Juntar a moda e a tecnologia. Foi esta a fórmula de sucesso encontrada por José Neves que conseguiu assim juntar as suas duas paixões. Nasceu assim a Farfetch que rapidamente passou de start-up para o primeiro unicórnio português e estreou-se em Wall Street, permitindo-lhe arrecadar o título de gigante tecnológico. Mas depois de anos de sucesso, nem a visão, nem a ambição de José Neves conseguiu travar a queda da empresa que conheceu no final do ano um novo acionista evitando à última hora a sua falência. A saída do português como CEOfoi anunciada a 15 de fevereiro, assim como a saída de até 30% dos trabalhadores. «Após uma cuidadosa consideração, decidimos simplificar o negócio para nos permitir operar a partir de uma posição de solidez financeira e focar no que fazemos de melhor: oferecer experiências excecionais para marcas, boutiques, clientes FPS e clientes.
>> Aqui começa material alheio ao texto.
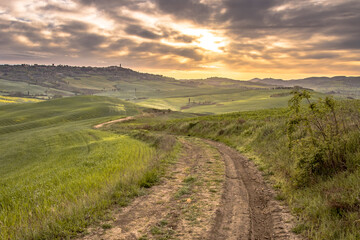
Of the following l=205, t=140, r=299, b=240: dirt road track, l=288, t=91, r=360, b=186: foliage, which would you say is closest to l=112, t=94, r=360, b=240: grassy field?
l=288, t=91, r=360, b=186: foliage

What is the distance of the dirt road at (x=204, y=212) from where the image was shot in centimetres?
651

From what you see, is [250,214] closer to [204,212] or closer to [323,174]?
[204,212]

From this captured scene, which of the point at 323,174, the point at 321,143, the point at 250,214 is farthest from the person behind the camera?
the point at 321,143

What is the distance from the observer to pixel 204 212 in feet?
25.5

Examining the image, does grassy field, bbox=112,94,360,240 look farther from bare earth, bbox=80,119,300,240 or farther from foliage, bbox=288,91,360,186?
bare earth, bbox=80,119,300,240

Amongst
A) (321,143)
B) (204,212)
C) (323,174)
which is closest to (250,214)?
(204,212)

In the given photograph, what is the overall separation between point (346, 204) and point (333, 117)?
16.8 ft

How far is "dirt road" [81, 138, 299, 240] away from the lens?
6.51 m

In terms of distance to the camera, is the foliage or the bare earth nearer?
the bare earth

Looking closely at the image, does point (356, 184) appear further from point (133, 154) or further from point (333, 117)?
point (133, 154)

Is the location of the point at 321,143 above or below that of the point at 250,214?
above

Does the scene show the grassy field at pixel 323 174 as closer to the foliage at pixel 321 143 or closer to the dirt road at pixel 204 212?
the foliage at pixel 321 143

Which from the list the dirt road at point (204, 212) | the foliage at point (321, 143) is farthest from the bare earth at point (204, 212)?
the foliage at point (321, 143)

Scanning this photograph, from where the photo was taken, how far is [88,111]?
90.1 metres
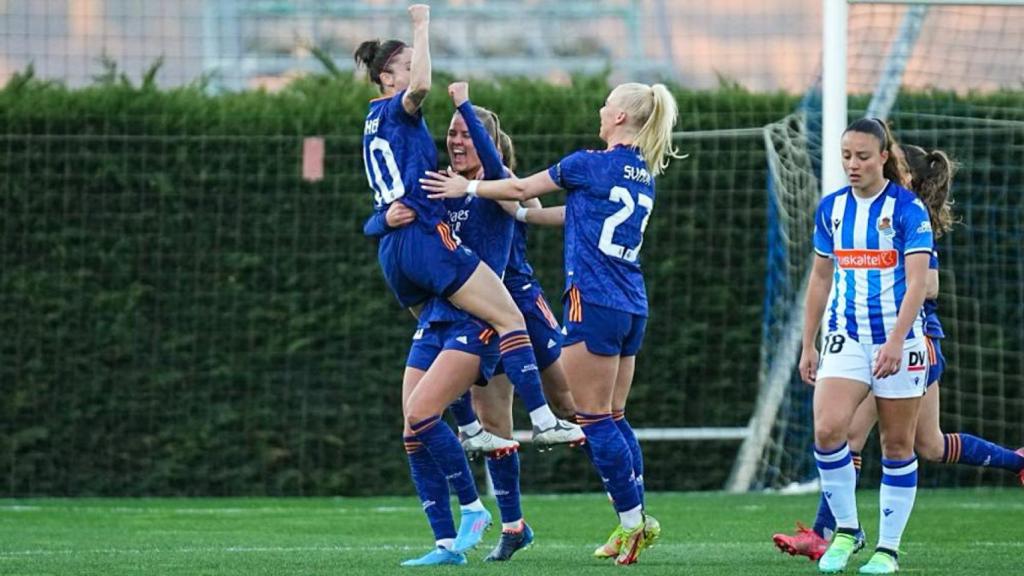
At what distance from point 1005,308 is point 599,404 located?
22.1 ft

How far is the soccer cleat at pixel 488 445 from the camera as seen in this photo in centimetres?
750

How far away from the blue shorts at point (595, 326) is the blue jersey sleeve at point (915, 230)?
1.17m

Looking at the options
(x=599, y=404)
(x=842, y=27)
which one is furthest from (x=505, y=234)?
(x=842, y=27)

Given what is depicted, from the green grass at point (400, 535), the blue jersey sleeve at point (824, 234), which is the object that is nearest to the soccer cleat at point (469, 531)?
the green grass at point (400, 535)

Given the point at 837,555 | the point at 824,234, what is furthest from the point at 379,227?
the point at 837,555

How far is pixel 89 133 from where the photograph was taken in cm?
1249

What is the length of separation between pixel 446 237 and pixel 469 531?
1.23 meters

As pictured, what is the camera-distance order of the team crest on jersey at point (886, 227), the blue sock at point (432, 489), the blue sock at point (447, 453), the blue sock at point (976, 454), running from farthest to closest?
the blue sock at point (976, 454) → the blue sock at point (432, 489) → the blue sock at point (447, 453) → the team crest on jersey at point (886, 227)

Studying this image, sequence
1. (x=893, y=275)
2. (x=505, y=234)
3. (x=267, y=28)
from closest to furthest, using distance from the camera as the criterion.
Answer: (x=893, y=275) < (x=505, y=234) < (x=267, y=28)

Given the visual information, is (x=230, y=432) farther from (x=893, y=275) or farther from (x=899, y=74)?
(x=893, y=275)

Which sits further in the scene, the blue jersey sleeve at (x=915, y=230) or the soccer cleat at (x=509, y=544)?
the soccer cleat at (x=509, y=544)

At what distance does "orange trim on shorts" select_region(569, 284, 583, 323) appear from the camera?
715cm

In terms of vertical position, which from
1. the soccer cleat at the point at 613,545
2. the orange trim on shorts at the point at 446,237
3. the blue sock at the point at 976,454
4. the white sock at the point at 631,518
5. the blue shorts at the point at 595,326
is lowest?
the soccer cleat at the point at 613,545

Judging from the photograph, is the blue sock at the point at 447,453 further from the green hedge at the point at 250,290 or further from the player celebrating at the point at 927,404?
the green hedge at the point at 250,290
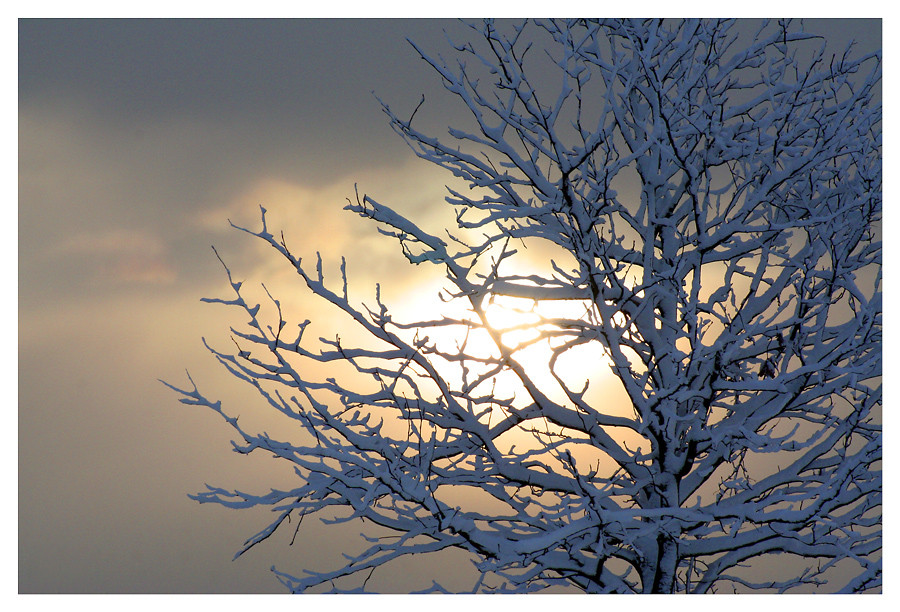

Esta nova organização, mais bem estruturada, continuará a avançar com velocidade para desbloquear todo o potencial do espaço de luxo online em que a Farfetch foi pioneira», diz o email enviado aos trabalhadores.
A plataforma de venda de marcas de moda de luxo na Internet surgiu em 2008 e chegou a valer cerca de 20 mil milhões de euros. Mas o seu auge deu-se com a entrada em bolsa no mercado norte-americano, em setembro de 2021 com cada título a valer 27 dólares (quase 25 euros), chegando a atingir os 73 dólares (mais de 67 dólares). Cinco anos depois o brilho acabou com as ações a valerem cêntimos – o que significou que quem investiu na sua estreia perdeu quase a totalidade do seu investimento – e a venda dos ativos e do negócio ao grupo sul-coreano Coupang que é considerado uma espécie de Amazon tornou-se imperativo.

Apesar de não ter qualquer ligação ao mercado de luxo, a Coupang, fundada em 2010 sob a liderança de Bom Kim – que se tornou milionário aos 40 anos, quando o SoftBank Vision Fund investiu dois mil milhões de dólares (mais de 1,8 mil milhões de euros ) na Coupang – é uma das maiores retalhistas de comércio eletrónico do mundo, conhecida pelo seu rápido crescimento e inovação no setor do retalho, contando atualmente com operações na Coreia do Sul, Taiwan e Japão, tendo entretanto transferido a sua sede para os Estados Unidos.

O que correu mal?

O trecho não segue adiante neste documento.